**Texto del documento:**
########
Por Carolina Vásquez Araya:
Los escándalos del clero no son nuevos, pero vienen a hacer
noticia.
Los delitos cometidos por miembros del clero han pasado
durante siglos bajo la vara del secretismo más hermético. Por el simple hecho
de pertenecer a una comunidad amparada por un halo de espiritualidad, virtud y
autoridad moral –el arquetipo de toda institución de carácter religioso- los
hechos vergonzosos de abuso sexual, político, social, laboral y económico han
sido acallados con la complicidad de la sociedad, pero también tolerados por
los sistemas de justicia, hasta cuyas cortes recién comienzan a aparecer los
sindicados.
El informe de más de mil trescientas páginas producido por
el gran jurado de Pensilvania menciona casos aterradores de pedofilia,
pornografía infantil, abortos forzados y otros delitos cubiertos por el
silencio eclesiástico durante más de 70 años. Sin embargo, los crímenes bajo
las cúpulas, en el amparo de los conventos y las gruesas paredes de los
monasterios vienen desde muy atrás y han contado con una histórica garantía de
impunidad. Ahora, cuando comienzan a salir a la luz pública estos hechos,
también va tomando cuerpo la sanción moral de una comunidad de feligreses no
dispuestos a tolerarlos.
El imperio construido bajo la insignia de la espiritualidad
viene mostrando agujeros en su estructura a lo largo de toda su historia. La
violencia ejercida desde los púlpitos con la anuencia de comunidades dóciles
ante la imposición patriarcal y dominante de la Iglesia, no solo ha impactado a
víctimas de abuso sexual, también ha influido de manera determinante en los
ámbitos de la política, la economía y muy especialmente en el control de
comunidades campesinas e indígenas con el propósito de transformar en virtudes
espirituales sus carencias, su pobreza y su marginación.
########
**Extractos del listado:**
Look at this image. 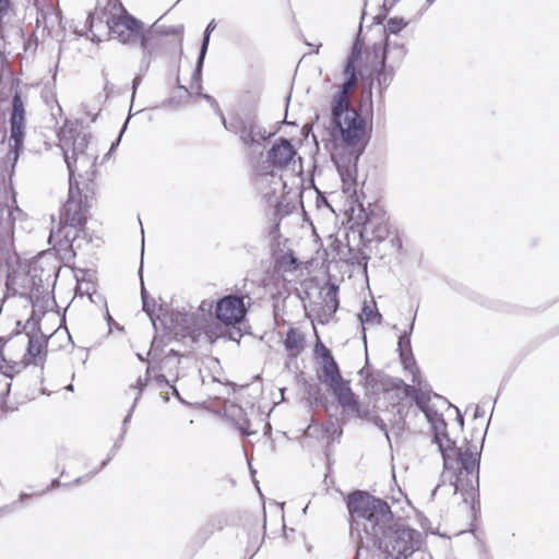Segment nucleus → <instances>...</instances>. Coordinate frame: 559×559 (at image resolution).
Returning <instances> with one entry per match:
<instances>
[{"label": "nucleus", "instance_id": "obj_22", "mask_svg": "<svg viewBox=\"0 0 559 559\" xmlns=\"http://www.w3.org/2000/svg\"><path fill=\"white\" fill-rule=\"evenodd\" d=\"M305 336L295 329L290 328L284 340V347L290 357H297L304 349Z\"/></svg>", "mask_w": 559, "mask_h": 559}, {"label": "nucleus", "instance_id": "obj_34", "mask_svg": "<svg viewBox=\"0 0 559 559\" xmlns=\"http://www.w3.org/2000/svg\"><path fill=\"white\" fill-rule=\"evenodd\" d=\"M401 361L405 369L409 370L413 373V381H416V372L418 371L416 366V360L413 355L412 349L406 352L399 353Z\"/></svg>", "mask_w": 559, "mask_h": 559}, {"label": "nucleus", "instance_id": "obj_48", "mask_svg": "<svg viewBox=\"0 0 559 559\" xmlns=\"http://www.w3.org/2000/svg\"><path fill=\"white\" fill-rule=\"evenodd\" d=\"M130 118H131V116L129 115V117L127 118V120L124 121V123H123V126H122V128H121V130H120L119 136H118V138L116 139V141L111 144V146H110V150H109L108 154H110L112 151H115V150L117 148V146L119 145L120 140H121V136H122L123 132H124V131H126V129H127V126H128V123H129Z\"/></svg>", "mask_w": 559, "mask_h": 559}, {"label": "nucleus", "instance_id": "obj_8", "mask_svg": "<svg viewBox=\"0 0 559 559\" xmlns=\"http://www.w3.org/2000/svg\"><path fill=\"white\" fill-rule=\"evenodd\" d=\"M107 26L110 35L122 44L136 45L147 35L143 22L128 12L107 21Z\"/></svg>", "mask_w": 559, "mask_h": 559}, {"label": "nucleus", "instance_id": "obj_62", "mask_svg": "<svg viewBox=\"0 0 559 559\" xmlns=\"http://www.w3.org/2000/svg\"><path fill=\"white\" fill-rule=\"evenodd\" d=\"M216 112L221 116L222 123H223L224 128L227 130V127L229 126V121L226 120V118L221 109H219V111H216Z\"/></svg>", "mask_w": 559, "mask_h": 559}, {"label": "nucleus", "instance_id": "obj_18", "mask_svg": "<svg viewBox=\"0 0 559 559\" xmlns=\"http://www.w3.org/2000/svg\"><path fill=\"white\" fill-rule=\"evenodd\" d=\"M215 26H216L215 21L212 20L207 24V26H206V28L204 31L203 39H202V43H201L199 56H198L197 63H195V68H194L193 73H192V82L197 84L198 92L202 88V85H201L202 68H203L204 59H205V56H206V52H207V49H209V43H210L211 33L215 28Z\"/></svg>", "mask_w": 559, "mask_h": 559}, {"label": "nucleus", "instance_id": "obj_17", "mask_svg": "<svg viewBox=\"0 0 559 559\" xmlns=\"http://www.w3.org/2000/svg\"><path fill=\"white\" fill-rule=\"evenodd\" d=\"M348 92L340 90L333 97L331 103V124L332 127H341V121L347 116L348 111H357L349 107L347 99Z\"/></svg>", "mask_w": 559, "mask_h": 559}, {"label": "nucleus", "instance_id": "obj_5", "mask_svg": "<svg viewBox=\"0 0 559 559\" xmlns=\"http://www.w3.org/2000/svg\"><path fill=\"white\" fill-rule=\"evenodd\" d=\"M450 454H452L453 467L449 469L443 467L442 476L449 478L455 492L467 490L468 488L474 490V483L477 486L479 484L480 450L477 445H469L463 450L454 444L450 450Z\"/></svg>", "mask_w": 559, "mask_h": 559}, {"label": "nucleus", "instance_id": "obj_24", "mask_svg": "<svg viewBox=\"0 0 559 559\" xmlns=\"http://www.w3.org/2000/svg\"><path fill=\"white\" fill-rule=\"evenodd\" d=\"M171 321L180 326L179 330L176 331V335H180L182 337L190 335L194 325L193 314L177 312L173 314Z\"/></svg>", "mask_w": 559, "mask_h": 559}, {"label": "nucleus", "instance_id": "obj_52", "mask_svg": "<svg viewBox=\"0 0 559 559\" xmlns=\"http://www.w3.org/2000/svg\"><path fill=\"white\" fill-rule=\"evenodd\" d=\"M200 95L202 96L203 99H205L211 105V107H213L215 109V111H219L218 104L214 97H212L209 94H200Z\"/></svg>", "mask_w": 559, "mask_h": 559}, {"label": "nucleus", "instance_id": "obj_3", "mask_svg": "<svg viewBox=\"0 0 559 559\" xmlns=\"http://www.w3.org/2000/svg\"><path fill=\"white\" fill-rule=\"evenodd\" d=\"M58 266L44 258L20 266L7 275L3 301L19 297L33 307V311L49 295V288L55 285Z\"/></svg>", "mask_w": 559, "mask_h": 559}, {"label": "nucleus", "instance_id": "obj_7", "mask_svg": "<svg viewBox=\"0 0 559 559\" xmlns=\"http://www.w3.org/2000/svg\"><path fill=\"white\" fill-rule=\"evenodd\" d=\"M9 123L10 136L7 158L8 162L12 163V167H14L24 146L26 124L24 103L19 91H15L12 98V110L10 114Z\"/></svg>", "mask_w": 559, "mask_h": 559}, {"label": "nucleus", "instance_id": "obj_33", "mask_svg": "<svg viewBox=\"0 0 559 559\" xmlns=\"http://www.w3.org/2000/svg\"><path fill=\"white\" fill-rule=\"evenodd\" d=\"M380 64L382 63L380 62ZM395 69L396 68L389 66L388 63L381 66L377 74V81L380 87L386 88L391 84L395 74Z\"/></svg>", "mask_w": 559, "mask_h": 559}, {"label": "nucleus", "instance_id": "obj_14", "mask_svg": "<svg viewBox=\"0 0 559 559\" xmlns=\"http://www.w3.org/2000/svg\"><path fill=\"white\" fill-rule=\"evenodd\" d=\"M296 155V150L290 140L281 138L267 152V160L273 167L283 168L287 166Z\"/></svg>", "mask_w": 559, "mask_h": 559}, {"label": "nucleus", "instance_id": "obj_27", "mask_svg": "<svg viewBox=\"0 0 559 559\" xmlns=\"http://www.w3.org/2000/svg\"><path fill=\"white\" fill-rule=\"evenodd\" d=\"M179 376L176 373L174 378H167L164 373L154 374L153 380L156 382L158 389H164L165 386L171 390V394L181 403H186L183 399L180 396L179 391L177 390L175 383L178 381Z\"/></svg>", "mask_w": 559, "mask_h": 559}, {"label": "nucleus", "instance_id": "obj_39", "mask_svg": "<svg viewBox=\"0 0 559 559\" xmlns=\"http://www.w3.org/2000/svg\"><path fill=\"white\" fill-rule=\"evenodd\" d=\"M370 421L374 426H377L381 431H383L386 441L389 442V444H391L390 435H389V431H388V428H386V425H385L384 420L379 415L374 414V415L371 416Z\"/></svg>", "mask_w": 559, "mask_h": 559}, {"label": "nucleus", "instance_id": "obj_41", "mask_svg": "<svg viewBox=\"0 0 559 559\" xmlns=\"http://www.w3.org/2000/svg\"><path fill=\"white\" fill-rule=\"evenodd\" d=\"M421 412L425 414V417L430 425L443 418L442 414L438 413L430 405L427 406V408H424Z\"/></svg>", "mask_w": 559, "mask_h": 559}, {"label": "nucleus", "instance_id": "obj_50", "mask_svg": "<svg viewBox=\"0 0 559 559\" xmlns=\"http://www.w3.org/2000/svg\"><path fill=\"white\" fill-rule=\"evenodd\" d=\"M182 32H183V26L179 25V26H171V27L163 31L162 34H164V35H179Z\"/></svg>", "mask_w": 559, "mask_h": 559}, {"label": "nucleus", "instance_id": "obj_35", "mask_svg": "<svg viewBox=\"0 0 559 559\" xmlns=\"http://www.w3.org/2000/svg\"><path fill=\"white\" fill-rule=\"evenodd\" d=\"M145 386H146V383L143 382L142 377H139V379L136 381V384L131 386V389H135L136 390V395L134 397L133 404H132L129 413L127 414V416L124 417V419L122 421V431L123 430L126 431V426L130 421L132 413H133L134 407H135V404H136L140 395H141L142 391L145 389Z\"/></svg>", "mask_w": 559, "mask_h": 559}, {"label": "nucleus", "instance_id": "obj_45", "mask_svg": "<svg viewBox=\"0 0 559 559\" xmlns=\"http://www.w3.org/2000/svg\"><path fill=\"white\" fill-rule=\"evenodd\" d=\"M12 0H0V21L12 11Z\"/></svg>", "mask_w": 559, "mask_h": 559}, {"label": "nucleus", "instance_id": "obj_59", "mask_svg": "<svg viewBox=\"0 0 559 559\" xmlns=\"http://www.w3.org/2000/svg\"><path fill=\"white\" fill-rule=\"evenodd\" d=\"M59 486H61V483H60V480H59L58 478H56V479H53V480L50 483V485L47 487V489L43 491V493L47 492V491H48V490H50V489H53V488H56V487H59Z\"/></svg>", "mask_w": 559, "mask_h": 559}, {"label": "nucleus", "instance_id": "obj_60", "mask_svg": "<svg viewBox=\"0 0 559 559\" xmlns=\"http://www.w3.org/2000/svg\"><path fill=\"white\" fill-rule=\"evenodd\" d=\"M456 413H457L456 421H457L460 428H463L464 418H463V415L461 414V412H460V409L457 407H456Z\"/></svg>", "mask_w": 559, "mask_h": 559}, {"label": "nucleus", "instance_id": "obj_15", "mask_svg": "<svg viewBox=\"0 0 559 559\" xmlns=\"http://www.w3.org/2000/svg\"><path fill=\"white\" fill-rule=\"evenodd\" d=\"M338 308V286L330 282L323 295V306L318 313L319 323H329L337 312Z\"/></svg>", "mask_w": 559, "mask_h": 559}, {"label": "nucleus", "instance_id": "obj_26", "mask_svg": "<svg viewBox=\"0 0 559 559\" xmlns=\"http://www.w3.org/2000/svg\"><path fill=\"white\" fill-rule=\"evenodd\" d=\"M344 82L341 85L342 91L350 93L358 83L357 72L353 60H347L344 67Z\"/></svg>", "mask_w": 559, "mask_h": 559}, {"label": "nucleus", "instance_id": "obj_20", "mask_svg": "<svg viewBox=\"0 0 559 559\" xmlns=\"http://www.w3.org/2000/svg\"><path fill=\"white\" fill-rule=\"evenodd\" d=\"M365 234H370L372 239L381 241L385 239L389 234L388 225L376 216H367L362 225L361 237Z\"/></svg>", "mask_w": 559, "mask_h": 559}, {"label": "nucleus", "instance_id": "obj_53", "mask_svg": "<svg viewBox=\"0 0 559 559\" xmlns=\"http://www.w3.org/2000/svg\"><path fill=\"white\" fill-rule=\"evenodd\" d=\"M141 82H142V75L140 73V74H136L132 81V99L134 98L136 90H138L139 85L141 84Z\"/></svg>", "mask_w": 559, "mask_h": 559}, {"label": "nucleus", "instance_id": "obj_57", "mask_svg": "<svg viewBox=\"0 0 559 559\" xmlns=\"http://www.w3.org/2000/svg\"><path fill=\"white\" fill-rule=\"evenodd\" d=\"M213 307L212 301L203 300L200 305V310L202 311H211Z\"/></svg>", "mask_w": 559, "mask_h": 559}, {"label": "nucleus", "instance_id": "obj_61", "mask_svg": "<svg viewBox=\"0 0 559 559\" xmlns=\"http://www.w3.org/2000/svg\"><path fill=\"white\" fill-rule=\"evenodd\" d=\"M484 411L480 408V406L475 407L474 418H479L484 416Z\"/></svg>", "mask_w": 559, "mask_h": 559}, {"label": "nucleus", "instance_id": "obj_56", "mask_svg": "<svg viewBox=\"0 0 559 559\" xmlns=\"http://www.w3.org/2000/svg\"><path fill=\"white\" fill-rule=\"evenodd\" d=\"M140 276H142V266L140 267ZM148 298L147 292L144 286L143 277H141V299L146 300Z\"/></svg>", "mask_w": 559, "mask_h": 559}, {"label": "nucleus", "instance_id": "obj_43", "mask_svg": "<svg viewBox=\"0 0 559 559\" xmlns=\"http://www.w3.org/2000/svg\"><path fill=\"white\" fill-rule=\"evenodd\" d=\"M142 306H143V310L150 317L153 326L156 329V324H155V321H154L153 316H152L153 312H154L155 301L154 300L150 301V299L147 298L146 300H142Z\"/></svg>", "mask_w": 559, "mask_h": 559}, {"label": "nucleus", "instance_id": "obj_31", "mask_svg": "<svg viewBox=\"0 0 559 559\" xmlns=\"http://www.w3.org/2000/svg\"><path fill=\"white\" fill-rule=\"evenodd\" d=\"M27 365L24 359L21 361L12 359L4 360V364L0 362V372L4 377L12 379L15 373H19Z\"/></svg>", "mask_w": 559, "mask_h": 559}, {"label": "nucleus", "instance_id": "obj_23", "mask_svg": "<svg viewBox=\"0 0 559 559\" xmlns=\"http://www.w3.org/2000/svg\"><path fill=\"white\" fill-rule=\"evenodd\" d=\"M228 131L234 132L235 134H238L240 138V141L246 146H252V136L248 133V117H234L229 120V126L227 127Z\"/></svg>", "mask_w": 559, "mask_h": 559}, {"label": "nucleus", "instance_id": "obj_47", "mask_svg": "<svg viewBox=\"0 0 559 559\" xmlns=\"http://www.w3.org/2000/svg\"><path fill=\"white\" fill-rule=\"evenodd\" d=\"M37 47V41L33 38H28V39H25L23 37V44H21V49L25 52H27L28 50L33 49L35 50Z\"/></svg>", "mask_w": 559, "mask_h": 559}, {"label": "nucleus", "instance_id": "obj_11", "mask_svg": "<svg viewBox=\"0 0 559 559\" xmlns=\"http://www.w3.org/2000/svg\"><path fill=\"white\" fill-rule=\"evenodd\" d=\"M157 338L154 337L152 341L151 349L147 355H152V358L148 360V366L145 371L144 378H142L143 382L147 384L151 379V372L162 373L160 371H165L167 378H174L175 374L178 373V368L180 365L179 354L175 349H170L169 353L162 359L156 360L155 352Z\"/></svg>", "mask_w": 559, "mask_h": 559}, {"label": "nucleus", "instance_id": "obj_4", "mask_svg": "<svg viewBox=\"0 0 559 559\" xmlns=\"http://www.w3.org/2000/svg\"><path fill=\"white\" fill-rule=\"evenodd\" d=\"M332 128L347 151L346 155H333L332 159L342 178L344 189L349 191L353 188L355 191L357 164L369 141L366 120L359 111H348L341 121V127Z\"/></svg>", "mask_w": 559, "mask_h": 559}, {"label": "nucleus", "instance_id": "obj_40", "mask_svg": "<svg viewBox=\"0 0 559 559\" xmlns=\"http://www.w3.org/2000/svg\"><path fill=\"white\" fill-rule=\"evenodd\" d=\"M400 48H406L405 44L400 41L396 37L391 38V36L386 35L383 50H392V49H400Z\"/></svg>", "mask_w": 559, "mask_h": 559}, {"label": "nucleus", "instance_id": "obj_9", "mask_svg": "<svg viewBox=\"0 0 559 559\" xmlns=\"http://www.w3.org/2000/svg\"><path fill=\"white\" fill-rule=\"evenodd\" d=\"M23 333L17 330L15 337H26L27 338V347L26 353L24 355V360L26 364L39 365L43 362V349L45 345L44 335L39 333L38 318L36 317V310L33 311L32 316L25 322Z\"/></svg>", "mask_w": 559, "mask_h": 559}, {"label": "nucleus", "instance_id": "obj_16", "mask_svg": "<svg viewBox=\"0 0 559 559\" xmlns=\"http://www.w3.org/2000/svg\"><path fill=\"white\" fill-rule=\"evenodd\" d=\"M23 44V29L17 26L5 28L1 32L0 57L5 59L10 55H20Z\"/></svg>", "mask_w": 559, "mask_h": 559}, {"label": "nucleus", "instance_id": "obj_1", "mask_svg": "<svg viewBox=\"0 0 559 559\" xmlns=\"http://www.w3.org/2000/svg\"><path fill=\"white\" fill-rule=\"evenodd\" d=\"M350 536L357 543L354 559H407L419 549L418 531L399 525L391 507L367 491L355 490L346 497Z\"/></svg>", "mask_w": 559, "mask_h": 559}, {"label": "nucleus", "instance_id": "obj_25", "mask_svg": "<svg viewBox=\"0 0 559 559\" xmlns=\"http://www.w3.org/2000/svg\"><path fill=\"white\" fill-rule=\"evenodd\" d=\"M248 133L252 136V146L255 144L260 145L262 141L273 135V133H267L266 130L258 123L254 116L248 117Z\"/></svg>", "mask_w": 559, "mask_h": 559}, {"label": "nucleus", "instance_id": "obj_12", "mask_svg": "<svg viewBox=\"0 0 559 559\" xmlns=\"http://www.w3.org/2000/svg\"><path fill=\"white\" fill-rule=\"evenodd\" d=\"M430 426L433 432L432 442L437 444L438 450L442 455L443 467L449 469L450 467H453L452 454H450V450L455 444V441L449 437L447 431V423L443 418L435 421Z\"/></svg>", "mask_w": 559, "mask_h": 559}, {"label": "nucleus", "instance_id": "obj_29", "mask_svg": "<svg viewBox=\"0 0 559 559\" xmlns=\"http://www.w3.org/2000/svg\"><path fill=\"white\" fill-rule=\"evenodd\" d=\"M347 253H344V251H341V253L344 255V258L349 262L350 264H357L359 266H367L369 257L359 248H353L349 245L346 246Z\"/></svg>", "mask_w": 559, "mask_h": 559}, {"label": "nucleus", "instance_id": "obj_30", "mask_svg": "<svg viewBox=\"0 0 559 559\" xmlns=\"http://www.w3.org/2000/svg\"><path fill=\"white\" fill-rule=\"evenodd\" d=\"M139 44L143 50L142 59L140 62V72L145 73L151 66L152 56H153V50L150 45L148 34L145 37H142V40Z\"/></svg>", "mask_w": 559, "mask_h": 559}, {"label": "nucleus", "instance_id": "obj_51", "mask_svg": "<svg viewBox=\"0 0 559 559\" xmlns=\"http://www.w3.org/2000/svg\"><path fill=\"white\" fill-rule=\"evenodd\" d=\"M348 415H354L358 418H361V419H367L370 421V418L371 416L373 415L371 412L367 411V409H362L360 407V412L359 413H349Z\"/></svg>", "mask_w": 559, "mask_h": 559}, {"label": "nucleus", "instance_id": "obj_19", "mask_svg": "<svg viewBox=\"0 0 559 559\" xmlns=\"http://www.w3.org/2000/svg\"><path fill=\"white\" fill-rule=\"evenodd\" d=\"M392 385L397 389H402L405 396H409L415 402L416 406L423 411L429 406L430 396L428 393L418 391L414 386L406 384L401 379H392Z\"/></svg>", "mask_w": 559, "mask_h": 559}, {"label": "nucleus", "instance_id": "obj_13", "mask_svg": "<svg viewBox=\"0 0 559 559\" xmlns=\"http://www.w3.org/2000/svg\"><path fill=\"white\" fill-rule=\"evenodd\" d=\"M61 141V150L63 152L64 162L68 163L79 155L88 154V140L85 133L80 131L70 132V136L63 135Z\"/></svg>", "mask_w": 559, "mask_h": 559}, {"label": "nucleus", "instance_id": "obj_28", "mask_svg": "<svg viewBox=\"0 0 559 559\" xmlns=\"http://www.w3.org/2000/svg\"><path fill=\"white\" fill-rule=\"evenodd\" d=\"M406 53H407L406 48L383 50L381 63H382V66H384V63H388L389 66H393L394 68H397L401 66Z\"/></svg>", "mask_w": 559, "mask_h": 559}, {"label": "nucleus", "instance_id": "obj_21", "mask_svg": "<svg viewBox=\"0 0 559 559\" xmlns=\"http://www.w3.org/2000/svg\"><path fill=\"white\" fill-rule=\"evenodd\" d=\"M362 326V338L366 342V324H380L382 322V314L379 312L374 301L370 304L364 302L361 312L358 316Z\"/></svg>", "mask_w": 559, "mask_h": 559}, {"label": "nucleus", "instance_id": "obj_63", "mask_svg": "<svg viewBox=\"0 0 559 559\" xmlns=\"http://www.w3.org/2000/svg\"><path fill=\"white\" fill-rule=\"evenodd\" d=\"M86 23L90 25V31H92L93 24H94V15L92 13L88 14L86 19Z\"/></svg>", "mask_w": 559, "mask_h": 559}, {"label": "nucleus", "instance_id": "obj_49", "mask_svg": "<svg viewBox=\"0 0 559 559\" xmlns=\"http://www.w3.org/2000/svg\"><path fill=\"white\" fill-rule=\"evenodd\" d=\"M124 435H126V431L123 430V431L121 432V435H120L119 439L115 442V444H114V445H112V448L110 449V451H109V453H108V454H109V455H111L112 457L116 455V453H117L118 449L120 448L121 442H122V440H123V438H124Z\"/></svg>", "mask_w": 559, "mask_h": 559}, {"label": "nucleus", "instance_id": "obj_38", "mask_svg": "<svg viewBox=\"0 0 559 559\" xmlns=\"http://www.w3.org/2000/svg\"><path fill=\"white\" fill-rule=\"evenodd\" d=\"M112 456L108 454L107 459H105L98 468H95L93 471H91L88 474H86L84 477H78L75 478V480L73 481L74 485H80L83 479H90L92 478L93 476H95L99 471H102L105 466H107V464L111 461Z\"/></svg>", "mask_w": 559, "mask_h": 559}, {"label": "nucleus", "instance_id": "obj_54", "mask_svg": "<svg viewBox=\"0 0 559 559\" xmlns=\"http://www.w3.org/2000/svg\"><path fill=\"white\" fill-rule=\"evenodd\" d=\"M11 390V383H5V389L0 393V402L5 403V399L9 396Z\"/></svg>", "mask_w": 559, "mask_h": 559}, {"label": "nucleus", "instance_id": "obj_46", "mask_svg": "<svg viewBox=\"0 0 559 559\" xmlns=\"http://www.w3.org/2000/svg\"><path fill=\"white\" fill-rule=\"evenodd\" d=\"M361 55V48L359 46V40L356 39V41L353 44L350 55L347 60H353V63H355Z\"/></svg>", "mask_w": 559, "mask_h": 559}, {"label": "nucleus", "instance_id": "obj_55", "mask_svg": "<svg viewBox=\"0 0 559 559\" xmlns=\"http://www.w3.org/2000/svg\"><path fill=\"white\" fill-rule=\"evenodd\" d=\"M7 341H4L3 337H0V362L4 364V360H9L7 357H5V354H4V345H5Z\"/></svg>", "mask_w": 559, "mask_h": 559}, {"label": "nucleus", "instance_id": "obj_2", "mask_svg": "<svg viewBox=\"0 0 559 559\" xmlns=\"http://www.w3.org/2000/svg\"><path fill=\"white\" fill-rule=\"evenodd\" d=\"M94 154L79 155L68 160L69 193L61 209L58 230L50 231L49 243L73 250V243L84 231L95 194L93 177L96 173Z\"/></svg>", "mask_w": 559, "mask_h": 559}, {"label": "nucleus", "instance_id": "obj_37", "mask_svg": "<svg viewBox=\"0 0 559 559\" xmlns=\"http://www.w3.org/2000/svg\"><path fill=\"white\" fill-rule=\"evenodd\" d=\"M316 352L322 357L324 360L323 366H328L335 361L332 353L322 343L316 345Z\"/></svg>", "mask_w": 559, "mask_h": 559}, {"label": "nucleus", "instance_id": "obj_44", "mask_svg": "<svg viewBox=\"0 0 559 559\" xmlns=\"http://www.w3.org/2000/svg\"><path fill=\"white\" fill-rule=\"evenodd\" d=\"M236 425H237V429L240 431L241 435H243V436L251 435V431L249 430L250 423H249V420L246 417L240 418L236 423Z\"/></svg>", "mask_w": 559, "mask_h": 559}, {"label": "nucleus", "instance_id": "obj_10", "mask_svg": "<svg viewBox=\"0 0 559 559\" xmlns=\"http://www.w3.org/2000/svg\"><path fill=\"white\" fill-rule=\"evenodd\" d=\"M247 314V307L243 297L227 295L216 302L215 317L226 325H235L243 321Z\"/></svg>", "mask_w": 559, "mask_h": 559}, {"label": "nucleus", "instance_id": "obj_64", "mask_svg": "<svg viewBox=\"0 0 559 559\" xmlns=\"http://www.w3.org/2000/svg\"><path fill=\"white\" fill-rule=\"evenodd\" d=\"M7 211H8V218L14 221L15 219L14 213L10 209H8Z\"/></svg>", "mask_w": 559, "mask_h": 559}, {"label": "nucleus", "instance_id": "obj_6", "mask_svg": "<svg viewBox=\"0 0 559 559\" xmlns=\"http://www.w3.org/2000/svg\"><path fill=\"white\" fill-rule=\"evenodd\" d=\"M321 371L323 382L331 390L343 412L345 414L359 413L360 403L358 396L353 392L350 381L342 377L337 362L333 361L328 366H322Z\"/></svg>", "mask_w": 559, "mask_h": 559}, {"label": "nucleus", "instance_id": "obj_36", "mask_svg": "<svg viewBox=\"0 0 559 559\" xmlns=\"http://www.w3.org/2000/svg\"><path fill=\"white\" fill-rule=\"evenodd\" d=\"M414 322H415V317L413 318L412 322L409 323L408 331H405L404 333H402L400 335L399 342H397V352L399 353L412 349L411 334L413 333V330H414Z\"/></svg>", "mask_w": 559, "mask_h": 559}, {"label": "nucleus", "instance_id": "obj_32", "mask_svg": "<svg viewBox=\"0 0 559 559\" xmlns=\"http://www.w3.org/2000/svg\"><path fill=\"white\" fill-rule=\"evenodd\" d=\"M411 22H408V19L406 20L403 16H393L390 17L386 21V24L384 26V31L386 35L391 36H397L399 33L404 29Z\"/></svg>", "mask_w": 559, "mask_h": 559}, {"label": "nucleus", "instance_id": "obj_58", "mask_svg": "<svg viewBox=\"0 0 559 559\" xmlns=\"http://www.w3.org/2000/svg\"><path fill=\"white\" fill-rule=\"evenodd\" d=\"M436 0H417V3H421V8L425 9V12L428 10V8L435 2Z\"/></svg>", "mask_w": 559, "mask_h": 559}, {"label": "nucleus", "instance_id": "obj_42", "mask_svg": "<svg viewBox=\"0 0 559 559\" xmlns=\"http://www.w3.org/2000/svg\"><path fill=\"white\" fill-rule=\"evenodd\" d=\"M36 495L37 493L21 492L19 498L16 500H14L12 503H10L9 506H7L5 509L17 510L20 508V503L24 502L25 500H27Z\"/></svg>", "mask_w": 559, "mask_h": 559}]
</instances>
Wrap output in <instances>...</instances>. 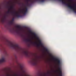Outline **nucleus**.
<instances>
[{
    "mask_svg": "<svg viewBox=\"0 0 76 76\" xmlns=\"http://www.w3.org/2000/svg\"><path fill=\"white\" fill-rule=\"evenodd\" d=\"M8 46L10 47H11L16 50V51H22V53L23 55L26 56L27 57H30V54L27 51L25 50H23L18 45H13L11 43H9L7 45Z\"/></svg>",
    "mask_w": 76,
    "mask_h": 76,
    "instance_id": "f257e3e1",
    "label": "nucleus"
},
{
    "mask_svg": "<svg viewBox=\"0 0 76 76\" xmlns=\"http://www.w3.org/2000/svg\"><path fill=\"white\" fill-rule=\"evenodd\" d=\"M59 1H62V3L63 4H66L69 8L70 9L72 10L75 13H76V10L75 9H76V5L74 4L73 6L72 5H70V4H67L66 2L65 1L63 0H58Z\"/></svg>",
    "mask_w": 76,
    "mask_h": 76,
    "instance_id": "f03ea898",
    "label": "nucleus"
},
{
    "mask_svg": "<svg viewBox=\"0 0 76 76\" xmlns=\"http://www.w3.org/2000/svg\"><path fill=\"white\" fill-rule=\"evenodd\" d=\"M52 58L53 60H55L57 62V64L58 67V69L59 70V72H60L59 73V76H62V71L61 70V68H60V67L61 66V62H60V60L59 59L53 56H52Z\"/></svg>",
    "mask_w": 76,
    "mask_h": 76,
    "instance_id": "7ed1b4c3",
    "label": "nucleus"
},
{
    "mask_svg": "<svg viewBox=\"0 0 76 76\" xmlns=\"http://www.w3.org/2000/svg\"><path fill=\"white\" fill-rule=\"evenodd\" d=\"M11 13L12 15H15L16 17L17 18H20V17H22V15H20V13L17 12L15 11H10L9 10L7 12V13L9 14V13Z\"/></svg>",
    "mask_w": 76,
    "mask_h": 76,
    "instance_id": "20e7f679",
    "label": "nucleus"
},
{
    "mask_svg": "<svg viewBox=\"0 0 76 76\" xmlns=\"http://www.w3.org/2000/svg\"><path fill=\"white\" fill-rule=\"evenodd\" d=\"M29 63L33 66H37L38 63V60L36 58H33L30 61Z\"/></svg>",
########
**Conjunto de tareas:**
a: En la columna sobre los escándalos del clero, ¿cuántas páginas tiene el informe del gran jurado de Pensilvania?
b: Repite al pie de la letra el fragmento de la columna sobre los escándalos del clero que va entre "Por Carolina Vásquez" y "sindicados.", ambos incluidos.

**Respuestas del ejercicio:**
a: Más de mil trescientas páginas.

b:
Por Carolina Vásquez Araya:
Los escándalos del clero no son nuevos, pero vienen a hacer
noticia.
Los delitos cometidos por miembros del clero han pasado
durante siglos bajo la vara del secretismo más hermético. Por el simple hecho
de pertenecer a una comunidad amparada por un halo de espiritualidad, virtud y
autoridad moral –el arquetipo de toda institución de carácter religioso- los
hechos vergonzosos de abuso sexual, político, social, laboral y económico han
sido acallados con la complicidad de la sociedad, pero también tolerados por
los sistemas de justicia, hasta cuyas cortes recién comienzan a aparecer los
sindicados.